Abbiamo vissuto passivamente gli anni fino ad oggi, cittadini di serie B, anestetizzati e assuefatti dalla televisione, dai mass media sempre più ingombranti e avvolgenti, ci hanno sparato nel cervello programmi demenziali come “il grande fratello” o “la pupa e il secchione”, ci hanno distratto dalla vita reale e dalla realtà sociale e politica attraverso trasmissioni fuorvianti, abbagliandoci con i seni prosperosi delle veline, i muscoli luccicanti dei velini, la stupidità tragicomica delle vallette di imbarazzanti quizzettoni anticulturali. Quando andavamo a scuola, medie e superiori la mattina il discorso base dei più riguardava la televisione, non ho mai sentito parlare d’altro se non degli inciuci nella “casa” o di quanto è stato divertente e spiritoso questo o quel programma, mai una discussione sulla politica, il civile, i diritti propri o generali. Proprio quello che volevano i nostri sedicenti capi, anestetizzare il futuro per renderlo plasmabile e docile.
Siamo cresciuti con l’idea di essere nel belpaese degli arraffoni e degli arrivati dove tutto è permesso finche non si vive nella legalità, che tutto si può solo se si hanno le spalle coperte, che essere in prima fila nelle battaglie importanti della nazione è solo un modo per essere manganellati e che è necessario fermarsi alle piazze virtuali perché andare oltre è un’inutile spreco di tempo ed energie. Abbiamo sentito frasi come “voi giovani non sapete cosa vuol dire lottare” o come “la vostra generazione…” riempita dalle più variegate scuse.
In questi giorni però abbiamo mostrato che anche noi sappiamo fare la nostra parte.
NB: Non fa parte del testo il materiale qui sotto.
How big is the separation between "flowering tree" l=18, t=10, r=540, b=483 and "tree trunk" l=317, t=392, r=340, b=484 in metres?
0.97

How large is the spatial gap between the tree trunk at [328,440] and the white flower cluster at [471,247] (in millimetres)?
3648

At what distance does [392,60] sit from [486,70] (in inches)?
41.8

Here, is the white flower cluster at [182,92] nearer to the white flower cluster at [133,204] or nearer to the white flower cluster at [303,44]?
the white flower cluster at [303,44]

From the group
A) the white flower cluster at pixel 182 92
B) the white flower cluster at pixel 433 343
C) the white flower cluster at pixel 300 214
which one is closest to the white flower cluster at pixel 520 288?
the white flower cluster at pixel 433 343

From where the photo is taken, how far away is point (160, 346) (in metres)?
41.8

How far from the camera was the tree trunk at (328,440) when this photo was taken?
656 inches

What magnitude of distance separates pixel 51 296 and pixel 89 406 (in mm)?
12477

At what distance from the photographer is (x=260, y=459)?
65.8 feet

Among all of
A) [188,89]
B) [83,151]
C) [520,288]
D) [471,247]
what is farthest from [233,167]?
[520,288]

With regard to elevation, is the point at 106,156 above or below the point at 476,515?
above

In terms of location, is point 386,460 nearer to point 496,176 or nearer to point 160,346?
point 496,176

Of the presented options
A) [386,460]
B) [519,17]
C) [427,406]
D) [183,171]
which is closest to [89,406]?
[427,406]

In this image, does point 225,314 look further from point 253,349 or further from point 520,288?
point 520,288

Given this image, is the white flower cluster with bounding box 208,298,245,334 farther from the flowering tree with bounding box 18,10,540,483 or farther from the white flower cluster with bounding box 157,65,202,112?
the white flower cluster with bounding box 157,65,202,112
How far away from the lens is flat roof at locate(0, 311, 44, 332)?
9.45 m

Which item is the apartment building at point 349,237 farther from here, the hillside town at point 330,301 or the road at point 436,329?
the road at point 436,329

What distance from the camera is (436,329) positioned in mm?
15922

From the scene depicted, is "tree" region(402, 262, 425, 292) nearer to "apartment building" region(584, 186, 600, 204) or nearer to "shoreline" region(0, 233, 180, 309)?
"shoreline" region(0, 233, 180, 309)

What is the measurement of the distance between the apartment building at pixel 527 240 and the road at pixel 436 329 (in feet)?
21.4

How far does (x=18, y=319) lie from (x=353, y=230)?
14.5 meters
Attraverso i nuovi mezzi di comunicazione virtuale ci siamo informati, abbiamo discusso, abbiamo tenuto informata la gente, ci siamo preparati a fare quel salto che ci ha portato in mezzo alla storia.
Facebook traboccava di immagini profilo che inneggiavano il quadruplice SI al referendum, le borse di giovani e vecchi erano ricamate di spille anti nucleare e pro acqua pubblica. Ovunque sentivi parlare, nei gruppi di amici seduti al bar o all’angolo cosa era giusto fare, eravamo noi questa volta in prima fila a distribuire depliant informativi, a postare sui social network le regole del voto e le idee che accomunavano tanti giovani.
Le regole sono cambiate, non sono più solo i comizi cittadini, negli oratori, nei municipi o nei teatri a favorire la circolazione delle idee, sono i social network usati perlopiù da noi giovani.
Abbiamo dimostrato che noi di vent’anni non siamo più soltanto cittadini passivi di serie B, abbiamo dimostrato di essere vivi e partecipi nella storia, che abbiamo rotto le catene della paura e dell’apatia, riversandoci ai seggi e dicendo la nostra su quattro temi che plasmeranno il futuro del nostro paese, il nostro futuro e quello dei nostri fili e dei vostri nipoti!
Avere vent’anni oggi è il nostro motivo di orgoglio, abbiamo finalmente detto la nostra, abbiamo finalmente fatto capire ai più che l’eredità degli anni ‘60 è stata tramandata e che ora il testimone è stato passato nelle mani giuste.